Answer these from the excerpt on building larger memory from smaller chips:
1. What size are the memory chips assumed to be in the 32-bit MIPS-like example?
2. Which address lines are connected to all four memory modules?
3. What kind of decoder do A30 and A31 drive?

--- start Excerpted text ---

So, this decoder is now see it is connected to both the chips in the same row. So, this is a row in this particular row when I give 0 0 0 0 then this chip gets selected and also this chip gets selected simultaneously because both are connected. Now once we select this chip now I will apply the lower order bits, that is A0 to A6. So, whatever address we put in the lower order address bit it goes to this particular chip and it goes to this particular chip as well. So, from here a group of 8 bits will come out, and from here a group of 8 bits will come out.

So, this is how we can organize even larger memory from a smaller memory module. Now let us take this a little bigger example. So, here we will consider a MIPS like processor with 32-bit address; maximum memory that can be connected is 2<sup>32</sup> that is 4 GB. And the assumption is that the processor data lines are 8 bit. So remember this, the processor data line is 8 bit. Assume that the memory chips are available with size 1 GB and we need a maximum memory, we need to build a memory that is 4 GB. So, roughly how many chips will be required? We will be requiring four chips. For 1 GB, 30 address lines and 8 data lines are required. So, lower order 30 address line A0 to A29 are connected to the memory modules.

And now we want to interface for such chips to the processor. Let us see how we can do this.

(Refer Slide Time: 16:44)



So, total memory of 4 GB we need to make. Let us see how we are doing here. So, we require 4 such chips. These are the 4 chips and then the 30-bit address A0 to A29 is connected to all the memory modules.

We need two more extra bits that is A30 and A31. So, a 2 x 4 decoder is required depending on these two values any one of the four chips will get selected. So, if you want to select chip 0, then it has to be 0 0, if you want to select chip 1, it has to be 0 1, and so on. So, this is how it is organized. And at a time when we select a particular memory module, then a group of 8 bits will be transferred through this data bus to the processor.

### (Refer Slide Time: 18:11)



So, as I said higher order address line A30 and A31 selects one of the memory modules. So, what happens when M0 get selected? So, when M0 get selected the higher order address line will be 0 0, when this higher order address line is 0 0 then only memory module 0 is selected. So, what will be the range of address? So, the first address this will be 0 0 it is a 32 bit address these all are 30 bits and these two are 0 0. So, total 32 we can group it into hexadecimal digits.

--- end Excerpted text ---
--- start Records supplied ---

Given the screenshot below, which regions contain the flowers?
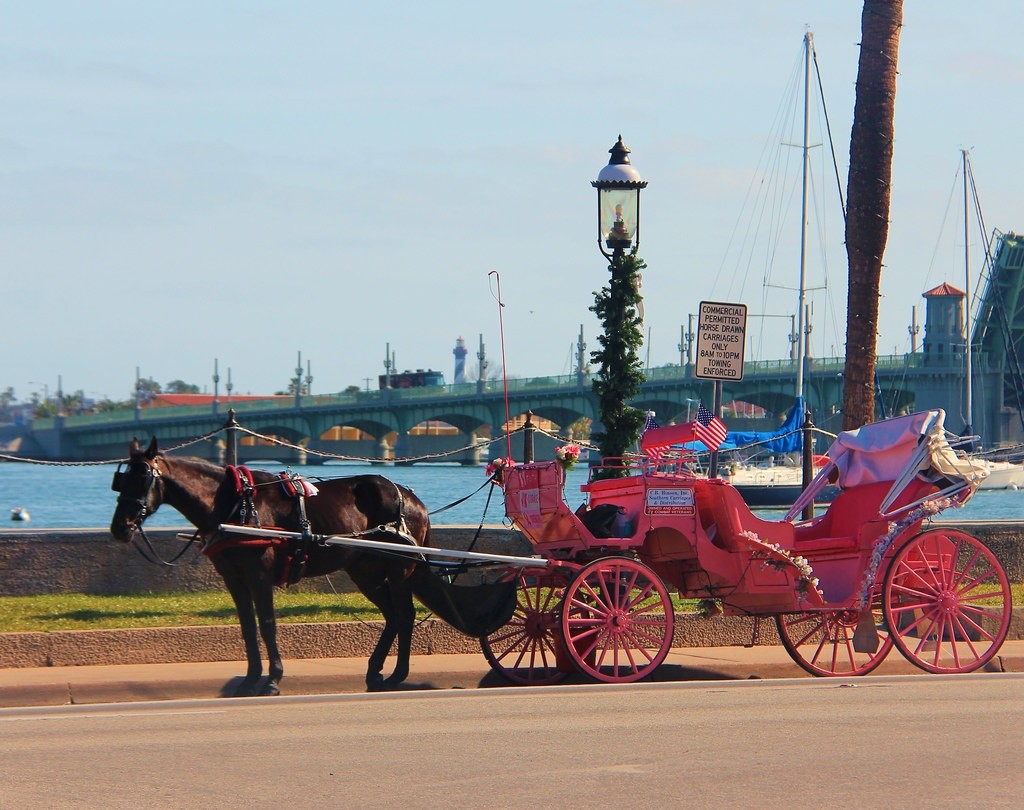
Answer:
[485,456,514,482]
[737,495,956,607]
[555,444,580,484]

--- end Records supplied ---
--- start Records supplied ---

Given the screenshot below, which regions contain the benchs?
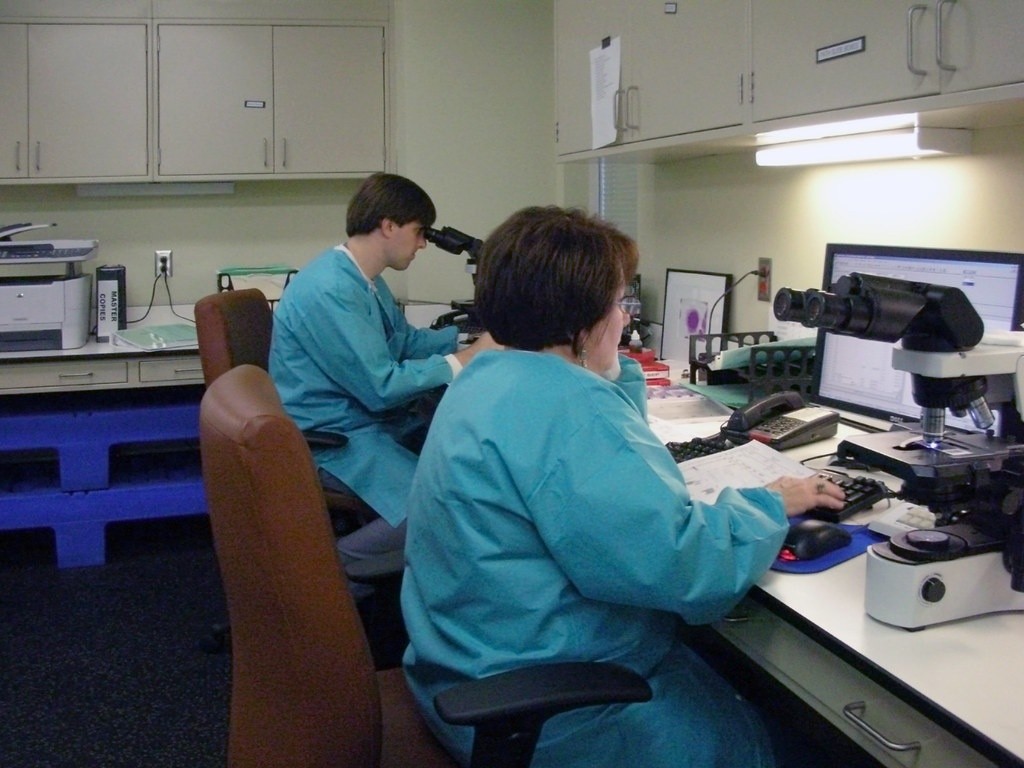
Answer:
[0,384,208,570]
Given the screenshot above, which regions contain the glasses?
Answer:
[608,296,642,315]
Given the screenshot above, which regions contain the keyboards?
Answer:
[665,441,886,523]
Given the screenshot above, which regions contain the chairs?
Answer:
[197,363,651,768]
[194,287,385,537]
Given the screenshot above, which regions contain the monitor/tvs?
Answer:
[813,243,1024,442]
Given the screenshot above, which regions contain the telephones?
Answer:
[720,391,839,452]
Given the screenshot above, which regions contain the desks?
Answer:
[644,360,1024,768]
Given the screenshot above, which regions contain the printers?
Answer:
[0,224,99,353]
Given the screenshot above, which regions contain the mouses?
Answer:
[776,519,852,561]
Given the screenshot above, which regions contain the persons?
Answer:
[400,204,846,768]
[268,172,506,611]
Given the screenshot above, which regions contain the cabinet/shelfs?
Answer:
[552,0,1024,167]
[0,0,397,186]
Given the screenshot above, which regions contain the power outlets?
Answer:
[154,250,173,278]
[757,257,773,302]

--- end Records supplied ---

Response to the task.
1. 1 GB
2. A0 to A29
3. A 2 x 4 decoder